UK Offshore Wind Industry’s Pain to Last Years, Hedge Fund Says

The UK’s once-booming offshore wind industry faces years of pain, including project delays and possible cancellations, due to soaring costs and higher interest rates.

(Bloomberg) — The UK’s once-booming offshore wind industry faces years of pain, including project delays and possible cancellations, due to soaring costs and higher interest rates. 

That’s the view of Per Lekander, chief executive of Clean Energy Transition LLP, a London-based hedge fund that manages $2.6 billion in assets in sectors including renewables, utilities, oil and gas. 

“The industry needs a complete reset,” he said in an interview. “It’s going to be a very long period with very disappointing growth, where projects might be delayed or not even built.”

Across Europe, wind developers are dealing with a toxic mix of challenges including higher costs for turbines, supply-chain bottlenecks and international competition, while facing difficulty securing financing for new projects. In Britain, the situation has been compounded by an auction system that hasn’t guaranteed adequate return on investment, threatening to bring new offshore construction to a halt. 

During a prolonged period of low interest rates before the pandemic, investment in UK wind capacity did in fact surge — to the point where it has surpassed natural gas primary source of power connected to the grid. Sustained inflation, and the effort to stop it, now threatens to stop that growth in its tracks.

This should have been wind’s moment in Britain, which is blessed with thousands of miles of coastline and offshore energy potential.

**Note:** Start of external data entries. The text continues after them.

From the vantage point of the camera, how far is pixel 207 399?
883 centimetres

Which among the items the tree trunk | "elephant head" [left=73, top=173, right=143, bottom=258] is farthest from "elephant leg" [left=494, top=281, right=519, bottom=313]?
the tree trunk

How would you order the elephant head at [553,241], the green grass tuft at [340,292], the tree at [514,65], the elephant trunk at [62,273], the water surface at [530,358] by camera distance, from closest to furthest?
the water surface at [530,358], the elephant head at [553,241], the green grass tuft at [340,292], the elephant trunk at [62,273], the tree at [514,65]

Climate change is forcing a shift away from fossil fuels, and the government is seeking to become carbon neutral by mid-century, even as Prime Minister Rish Sunak backtracks on the short-term steps needed to reach that goal. 

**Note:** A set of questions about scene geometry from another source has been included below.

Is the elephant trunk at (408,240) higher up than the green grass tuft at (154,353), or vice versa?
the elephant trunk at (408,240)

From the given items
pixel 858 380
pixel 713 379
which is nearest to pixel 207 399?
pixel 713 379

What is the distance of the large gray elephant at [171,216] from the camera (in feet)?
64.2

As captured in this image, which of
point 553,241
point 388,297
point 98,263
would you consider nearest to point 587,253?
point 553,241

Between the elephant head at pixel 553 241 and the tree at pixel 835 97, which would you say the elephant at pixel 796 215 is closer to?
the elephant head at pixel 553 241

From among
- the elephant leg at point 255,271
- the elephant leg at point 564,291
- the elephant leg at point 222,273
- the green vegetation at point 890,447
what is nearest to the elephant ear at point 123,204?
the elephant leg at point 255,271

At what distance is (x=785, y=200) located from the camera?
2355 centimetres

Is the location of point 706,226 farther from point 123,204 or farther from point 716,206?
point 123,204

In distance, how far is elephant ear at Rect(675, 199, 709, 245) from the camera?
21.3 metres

Read More: What’s Next for Britain’s Struggling Offshore Wind Industry?

The difficulties for offshore wind accompany uncertainty over the growth outlook for other clean-energy technologies, from heat pumps to electric vehicles. 

Most of the money needed to reach the government’s net-zero goal will need to come from the private sector, said Emma Pinchbeck, chief executive officer of industry group EnergyUK. “At a time when other countries are stepping up their efforts to attract green investment, we cannot risk that money going elsewhere,” she added.

‘Out of Money’

The UK’s wind-energy investment boom came to an abrupt halt in the wake of the pandemic, as costs surged for everything from freight to labor, according to Clean Energy Transition’s Lekander. 

“The world came out of Covid-19 and suddenly this 15 years of deflationary situation rapidly changed,” he said. Many companies that secured projects during an industry growth spurt in 2019-2021 are “now dramatically out of money.” 

Swedish state-owned utility Vattenfall AB is in early-stage talks to sell one of the UK’s largest offshore projects, which it halted in July. The company is “evaluating all options to determine the best way forward for the whole Norfolk Offshore Wind Zone,” a spokesperson said by email.

Mads Nipper, chief executive of Denmark’s Orsted A/S, said in a recent interview that a final investment decision on its Hornsea-3 wind project in the North Sea is “not a given” due to higher rates. Together, the Vattenfall and Orsted projects could provide power for more than 4.5 million UK homes. 

Orsted previously “stressed that we will only invest in value creating projects on life cycle basis,” a spokesperson said. “We will confirm that if/when we take final investment decision.”

Earlier this month a government auction for offshore wind projects failed to attract a single bid, underscoring the industry’s challenges. Denmark’s Vestas Wind Systems A/S is now reconsidering plans to make more turbines in the UK as a result. 

Part of the problem is that developers bid too aggressively in previous auctions, helping to drive government-set electricity prices too low to make building new projects worth the effort, according to Lekander.

“It’s clearly going to be a painful situation from here,” he added.